The Robert M. Beren Academy, an Orthodox Jewish day school in Houston, won its regional championship to advance to the boys basketball state semifinals this weekend in Dallas. But the team will not make the trip.

The Beren Academy players observe the Sabbath and do not play from sundown on Fridays to sundown on Saturdays. Their semifinal game is scheduled for 9 p.m. Friday.

“The sacred mission will trump excellence in the secular world,” Rabbi Harry Sinoff, Beren’s head of school, said Monday in a telephone interview.

The school filed an appeal to change the time of the game with the Texas Association of Private and Parochial Schools, or Tapps, the group that organizes the tournament. On Monday morning, representatives of the school were notified that the association’s nine-member executive board had rejected the appeal.

“When Beren’s joined years ago, we advised them that the Sabbath would present them with a problem with the finals,” Edd Burleson, the director of the association, said. “In the past, Tapps has held firmly to their rules because if schedules are changed for these schools, it’s hard for other schools.

“If we solve one problem, we create another problem.”

Membership in the association is voluntary, Burleson said.
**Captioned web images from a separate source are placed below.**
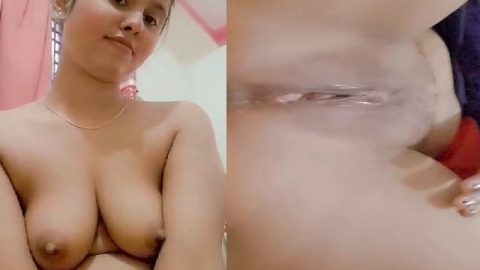Beautiful nude show with fingering of sexy Indian girl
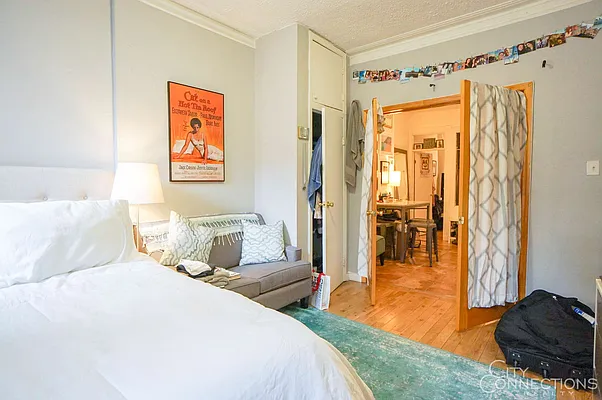 Rented by City Connections Realty | media 39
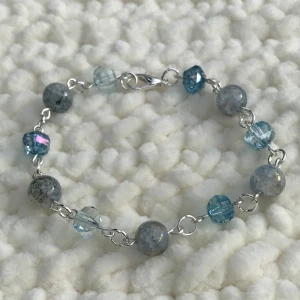 🫐Armband 🫐 - Vackert havs-armband av krackelerade glaspärlor och silveromfattning💍Tillverkars vid köp💎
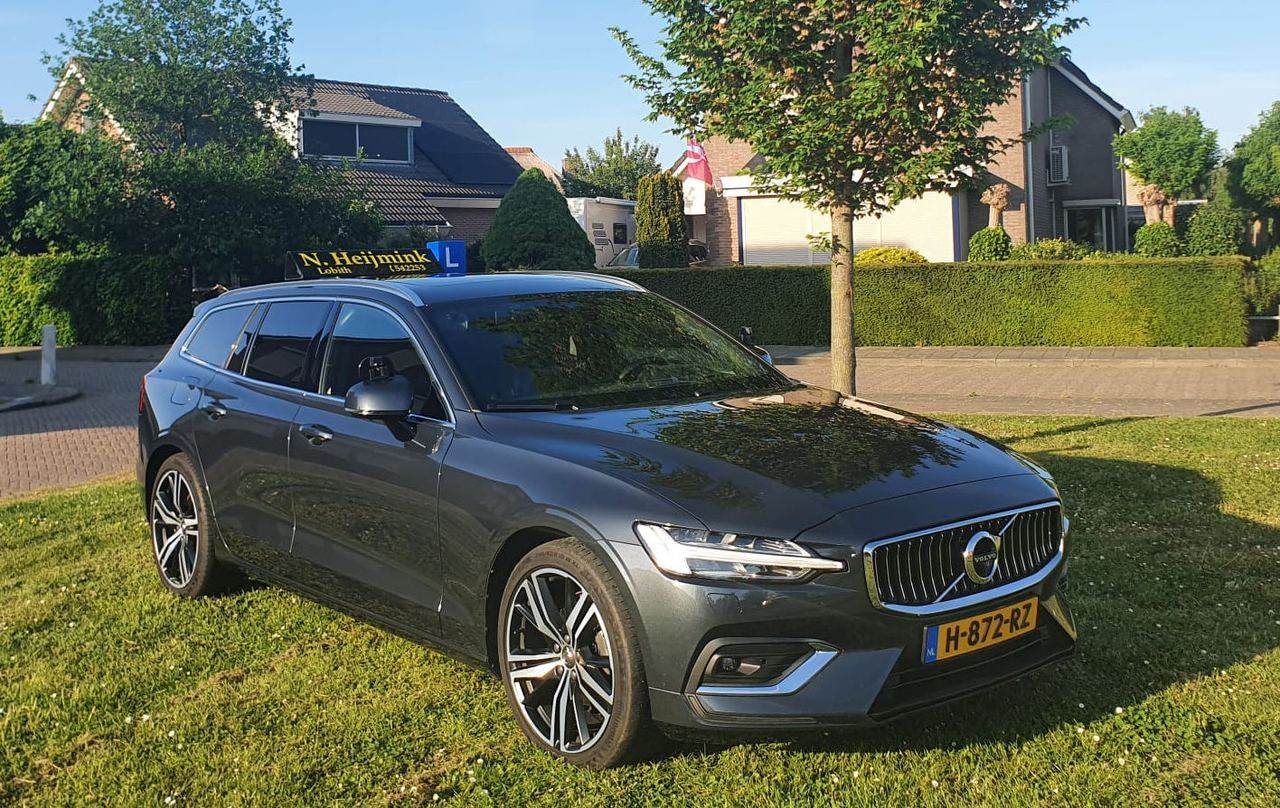De Volvo V60 D4 Inscription automaat lesauto van Autorijschool Heijmink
There’s so much to admire in the stance Beren has taken here. Most important, of course, is Rabbi Sinoff’s statement that “the sacred mission will trump excellence in the secular world.” I cannot express how inspiring and admirable I find that, especially in this day and age. Secondly, though, the school’s leadership is not screaming bloody murder and threatening to take Tapps to court to compel them to accommodate its needs. I wish Tapps would have found a way to do that, but if you read the whole story, Tapps’s argument makes sense. Beren knew what it was getting into when it signed up with Tapps, and now the school is agreeing to bear the cost of its convictions.

No matter who wins the state basketball championship, those young men, their coaches, and their rabbi are already champions where it counts the most. Congratulations to them!